Spatial reasoning rows
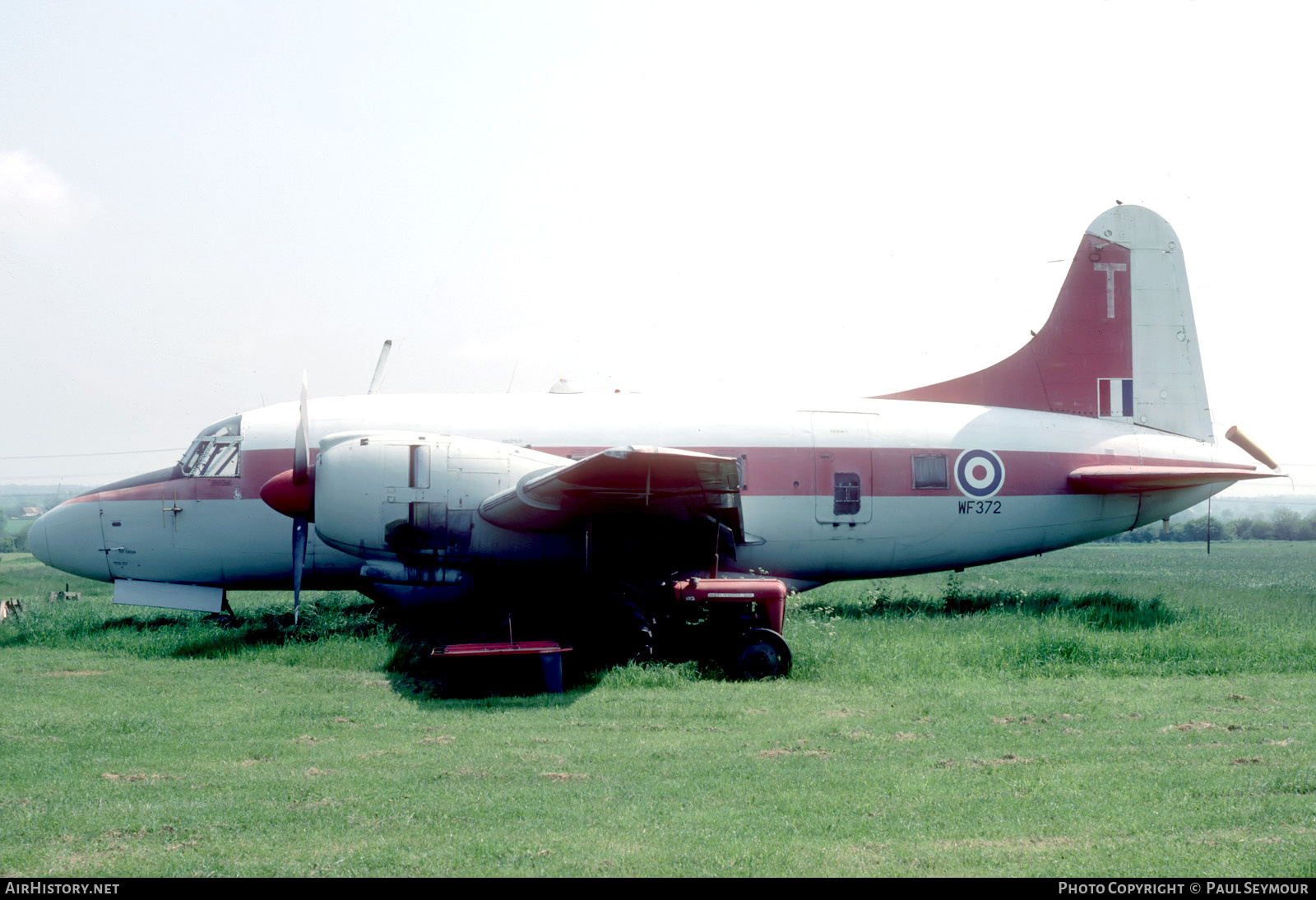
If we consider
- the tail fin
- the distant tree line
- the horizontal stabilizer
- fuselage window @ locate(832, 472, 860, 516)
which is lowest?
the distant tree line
--
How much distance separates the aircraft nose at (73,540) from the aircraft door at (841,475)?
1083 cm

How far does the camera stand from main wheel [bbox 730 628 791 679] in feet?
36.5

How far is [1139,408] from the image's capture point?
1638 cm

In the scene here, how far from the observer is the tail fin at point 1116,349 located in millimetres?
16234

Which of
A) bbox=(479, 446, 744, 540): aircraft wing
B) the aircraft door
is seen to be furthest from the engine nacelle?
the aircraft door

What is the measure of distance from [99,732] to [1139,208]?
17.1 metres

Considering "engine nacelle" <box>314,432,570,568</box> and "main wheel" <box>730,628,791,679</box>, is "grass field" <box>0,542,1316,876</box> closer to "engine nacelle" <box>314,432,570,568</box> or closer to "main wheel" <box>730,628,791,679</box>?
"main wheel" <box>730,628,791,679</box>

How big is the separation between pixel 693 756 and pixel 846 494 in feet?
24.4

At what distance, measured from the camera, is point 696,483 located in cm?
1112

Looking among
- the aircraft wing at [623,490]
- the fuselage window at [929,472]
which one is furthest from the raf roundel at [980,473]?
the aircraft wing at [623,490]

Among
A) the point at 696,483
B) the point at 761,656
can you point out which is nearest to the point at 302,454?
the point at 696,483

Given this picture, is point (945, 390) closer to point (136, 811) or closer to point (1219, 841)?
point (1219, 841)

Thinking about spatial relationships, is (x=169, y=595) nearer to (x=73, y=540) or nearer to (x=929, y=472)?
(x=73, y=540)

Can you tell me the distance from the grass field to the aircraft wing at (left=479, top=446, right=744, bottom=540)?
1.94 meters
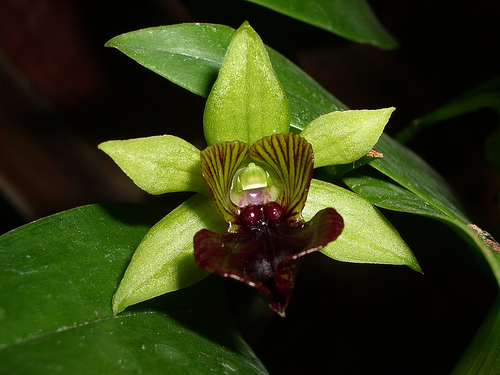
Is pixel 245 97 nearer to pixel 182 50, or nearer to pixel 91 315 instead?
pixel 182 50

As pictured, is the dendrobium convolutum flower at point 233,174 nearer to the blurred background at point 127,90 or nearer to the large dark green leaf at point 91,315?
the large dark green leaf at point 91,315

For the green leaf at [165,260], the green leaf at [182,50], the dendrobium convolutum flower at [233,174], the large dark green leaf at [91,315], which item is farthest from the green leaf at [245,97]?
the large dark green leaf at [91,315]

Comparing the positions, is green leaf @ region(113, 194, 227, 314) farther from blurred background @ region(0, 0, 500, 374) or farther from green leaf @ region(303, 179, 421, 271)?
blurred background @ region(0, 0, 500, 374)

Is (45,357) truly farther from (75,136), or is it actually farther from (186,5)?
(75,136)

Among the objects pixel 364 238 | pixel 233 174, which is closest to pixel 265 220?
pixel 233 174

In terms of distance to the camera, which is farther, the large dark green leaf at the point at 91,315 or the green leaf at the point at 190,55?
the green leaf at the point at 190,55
--
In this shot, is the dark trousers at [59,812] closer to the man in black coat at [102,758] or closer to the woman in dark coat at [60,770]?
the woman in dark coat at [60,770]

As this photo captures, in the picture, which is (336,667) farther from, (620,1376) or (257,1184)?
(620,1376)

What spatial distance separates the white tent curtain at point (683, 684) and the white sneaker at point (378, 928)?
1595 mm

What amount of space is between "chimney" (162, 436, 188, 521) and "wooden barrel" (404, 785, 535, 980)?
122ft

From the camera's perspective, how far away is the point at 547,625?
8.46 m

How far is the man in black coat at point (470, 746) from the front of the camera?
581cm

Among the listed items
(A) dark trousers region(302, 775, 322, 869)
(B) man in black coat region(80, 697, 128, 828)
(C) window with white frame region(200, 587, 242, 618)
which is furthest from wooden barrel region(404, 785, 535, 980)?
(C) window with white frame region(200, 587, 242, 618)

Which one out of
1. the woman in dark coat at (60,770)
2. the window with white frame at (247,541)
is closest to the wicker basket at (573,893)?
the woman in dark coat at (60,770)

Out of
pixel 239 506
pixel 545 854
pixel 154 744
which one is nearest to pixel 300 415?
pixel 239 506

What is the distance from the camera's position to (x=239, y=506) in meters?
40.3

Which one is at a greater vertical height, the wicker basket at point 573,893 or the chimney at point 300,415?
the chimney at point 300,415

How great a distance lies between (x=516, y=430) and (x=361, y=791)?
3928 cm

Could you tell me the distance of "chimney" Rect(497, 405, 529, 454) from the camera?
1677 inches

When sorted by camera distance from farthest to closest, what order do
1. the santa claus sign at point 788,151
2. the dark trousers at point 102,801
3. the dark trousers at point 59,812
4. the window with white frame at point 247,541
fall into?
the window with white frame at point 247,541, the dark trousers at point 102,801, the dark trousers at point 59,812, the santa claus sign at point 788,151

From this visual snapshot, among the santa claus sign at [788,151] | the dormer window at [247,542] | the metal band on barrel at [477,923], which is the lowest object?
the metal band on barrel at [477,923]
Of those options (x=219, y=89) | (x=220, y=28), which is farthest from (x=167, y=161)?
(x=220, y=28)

▸ **What is expected**: Count the lines in the rows above that contain the string "nearer", matching case exactly, and give only the number.

▸ **Reply**: 3